## Stated task A
From the passage about pilots, quote the part that opens with the words containing "Ultimately, it is" and closes with "disciplines, aviation non-withstanding.".

Ultimately, it is the degraded state of our culture and its attendant values with respect to the true purpose/nature of education that is to blame for the current proliferation of "retards" populating all "educated" disciplines, aviation non-withstanding.
 
No, I am not management. And it is not erroneous, self-depreciation that I write about. It is factual observation based on several years of flying with pilots who think they are underpaid and overworked. Yet, these same pilots cannot even tell me basic limitations of the planes they fly. They argue with me about things that are clearly spelled out in bold letters in the AFM limitations section or through warnings, cautions, and notes scattered throughout. They are the sane pilots who take whatever they hear as gospel and will fight to the death about what they think is right about operating the aircraft, yet they have never bothered to think they might be wrong. When corrected, they blow you off as if you are the retard. You try to present the info to back your argument and they will not even look at it.

I am not perfect, not do I think for one second that I am always right and know everything. I am far from that. However, it has become very evident to me that I take more time than most to read, study, and understand the aircraft I fly so I can make the best informed decisions each time I fly. I feel it is my duty and my obligation to do so. Many pilots I've flown with will not extend the same courtesy and responsibility to me and their passengers.

The ones that do a good job time and again, know their aircraft, and have excellent ADM skills rarely, if ever, complain about their work conditions. I find it ironic, yet it tells a valuable story.

## Provided data
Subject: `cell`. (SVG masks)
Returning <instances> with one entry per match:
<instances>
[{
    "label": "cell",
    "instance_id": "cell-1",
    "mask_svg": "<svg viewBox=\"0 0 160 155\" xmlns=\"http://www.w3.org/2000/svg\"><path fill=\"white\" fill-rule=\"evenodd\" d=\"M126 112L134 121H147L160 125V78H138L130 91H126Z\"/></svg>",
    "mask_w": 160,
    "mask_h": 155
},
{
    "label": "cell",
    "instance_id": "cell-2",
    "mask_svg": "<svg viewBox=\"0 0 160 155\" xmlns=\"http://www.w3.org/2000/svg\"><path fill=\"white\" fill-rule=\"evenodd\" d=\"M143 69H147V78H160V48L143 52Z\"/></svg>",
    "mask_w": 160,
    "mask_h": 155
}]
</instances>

## Stated task B
Print the entries above again, every line unchanged.

## Correct result A
Ultimately, it is the degraded state of our culture and its attendant values with respect to the true purpose/nature of education that is to blame for the current proliferation of "retards" populating all "educated" disciplines, aviation non-withstanding.

## Correct result B
Subject: `cell`. (SVG masks)
Returning <instances> with one entry per match:
<instances>
[{
    "label": "cell",
    "instance_id": "cell-1",
    "mask_svg": "<svg viewBox=\"0 0 160 155\" xmlns=\"http://www.w3.org/2000/svg\"><path fill=\"white\" fill-rule=\"evenodd\" d=\"M126 112L134 121H147L160 125V78H138L130 91H126Z\"/></svg>",
    "mask_w": 160,
    "mask_h": 155
},
{
    "label": "cell",
    "instance_id": "cell-2",
    "mask_svg": "<svg viewBox=\"0 0 160 155\" xmlns=\"http://www.w3.org/2000/svg\"><path fill=\"white\" fill-rule=\"evenodd\" d=\"M143 69H147V78H160V48L143 52Z\"/></svg>",
    "mask_w": 160,
    "mask_h": 155
}]
</instances>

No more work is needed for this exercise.